Leading Edge Website CRO Tips You Can Actually Use

Leading Edge Website CRO Tips You Can Actually Use

Researching leading edge website CRO strategies is sometimes frustrating. Articles often explain what CRO is and provide vague tips like “analyze customer behavior and optimize accordingly”, then fail to explain what you should actually do.

 

You’ll find the same bits of information repeated everywhere, but finding actionable strategies with details is much harder. Nobody seems to want to give away concrete information.

 

Your website is your biggest opportunity to generate leads. We’re going to give you some tips and strategies for getting the most out of your website traffic.

 

Leading Edge Website CRO Tips You Can Actually Use

 

We’re going to cover the basic concept of CRO very briefly before we dig into detailed strategies, just in case you need a refresher.

 

When someone visits your site, you have a particular action you want them to take. When someone performs that action, that’s called a conversion. Most commonly, it’s filling out a form or otherwise handing over some information so you can add them to your marketing funnel, but it could also be a purchase, or any other action you want a visitor to take.

### Exercise directions
In the CRO tips article, what is it called when a site visitor performs the action you want them to take? Use only the CRO tips article to answer.

[Dataset excerpt]
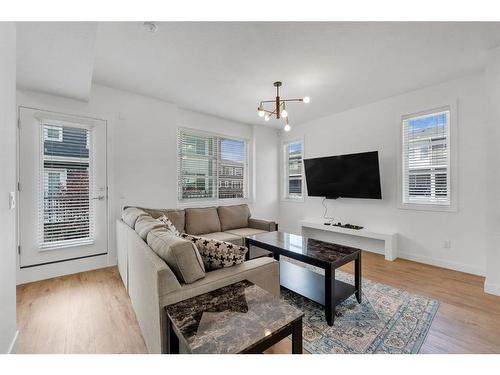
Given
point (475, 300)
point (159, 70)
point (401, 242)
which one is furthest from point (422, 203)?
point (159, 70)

* * *

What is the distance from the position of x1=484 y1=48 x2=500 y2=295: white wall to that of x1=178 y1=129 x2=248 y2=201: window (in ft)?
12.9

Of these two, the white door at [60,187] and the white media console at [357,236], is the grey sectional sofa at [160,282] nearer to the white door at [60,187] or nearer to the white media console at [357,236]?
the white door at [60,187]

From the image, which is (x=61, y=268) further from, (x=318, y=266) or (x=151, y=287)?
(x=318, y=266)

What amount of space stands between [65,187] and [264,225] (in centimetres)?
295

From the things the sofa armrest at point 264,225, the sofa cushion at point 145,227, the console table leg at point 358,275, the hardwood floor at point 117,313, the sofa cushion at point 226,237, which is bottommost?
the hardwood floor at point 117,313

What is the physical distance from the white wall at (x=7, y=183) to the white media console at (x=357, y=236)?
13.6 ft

### Result of this task
A conversion.